# Selected excerpt
____

Guilt after death of my husband

My husband of almost 35years died suddenly and unexpectedly in July. He had a massive stroke right in front of me and even though the paramedics arrived in a few minutes, there was nothing they could do except put him on a ventilator and give him meds. It was almost an hour until I was allowed to see him and his eyes were closed, he was intubated and placed under sedation. He never opened his eyes again. The doctors said that he was too severely damaged to recover. They said that they could do a craniotomy to open his skull to relieve the pressure but that if he survived he would be unlikely to be able to walk, talk or see again. He would have to “live” in a nursing home as a vegetable until he died naturally. I was tempted to authorize the surgery on the million to one chance that he would survive and with therapy could recover. I was all alone in the middle of the night in the ER I wanted to be selfish and make them operate. But in my heart I knew that it would be wrong because that is not what he wanted when we talked about these things. The worst thing would be to see him confined to a bed, unable to communicate or walk and for him to look at me with hatred in his eyes for putting him into that situation. For 2 days and nights I prayed for a miracle to save him. We had hundreds of people around the world praying for him including a convent of nums. He was declared brain dead on 7/6/19. I could tell because his face had changed. He was kept on life support for 3days until the transplant team could remove his organs and tissues and bone marrow for donation per his wishes. I’m so lonely and wonder every day if I made the right decision. I also wish that it would have been me instead, but I know that my husband would not have been able to go through what I have been for the past four months. I’m only 54, but I don’t think i can ever fall in love again. I had the best husband in the world.

____

# Material provided
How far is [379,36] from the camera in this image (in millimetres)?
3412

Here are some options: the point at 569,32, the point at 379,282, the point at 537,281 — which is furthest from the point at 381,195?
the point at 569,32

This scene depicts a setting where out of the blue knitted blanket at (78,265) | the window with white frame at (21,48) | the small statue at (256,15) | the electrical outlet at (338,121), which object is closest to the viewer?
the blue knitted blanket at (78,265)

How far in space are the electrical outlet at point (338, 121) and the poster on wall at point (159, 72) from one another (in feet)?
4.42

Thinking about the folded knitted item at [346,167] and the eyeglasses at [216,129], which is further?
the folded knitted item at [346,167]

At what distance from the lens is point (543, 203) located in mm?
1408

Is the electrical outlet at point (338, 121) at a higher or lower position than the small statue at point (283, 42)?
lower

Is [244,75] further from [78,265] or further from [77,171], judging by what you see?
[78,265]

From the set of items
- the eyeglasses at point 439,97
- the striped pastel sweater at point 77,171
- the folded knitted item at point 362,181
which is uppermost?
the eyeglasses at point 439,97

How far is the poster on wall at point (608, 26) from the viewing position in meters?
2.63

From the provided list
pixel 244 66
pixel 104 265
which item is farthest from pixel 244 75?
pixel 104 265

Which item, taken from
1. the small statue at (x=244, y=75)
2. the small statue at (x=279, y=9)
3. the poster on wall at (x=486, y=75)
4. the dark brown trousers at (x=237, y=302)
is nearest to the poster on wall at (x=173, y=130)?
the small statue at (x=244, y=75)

____

# Exercise
In the post about guilt after a husband's death, why did the writer decide not to authorize the craniotomy? Answer in one to three sentences.

# Solution
The writer knew it would be wrong because the husband had not wanted that when they talked about these things. The doctors said that if he survived he would probably be unable to walk, talk or see and would live in a nursing home. The writer feared seeing him confined to a bed and looking back with hatred for being put in that situation.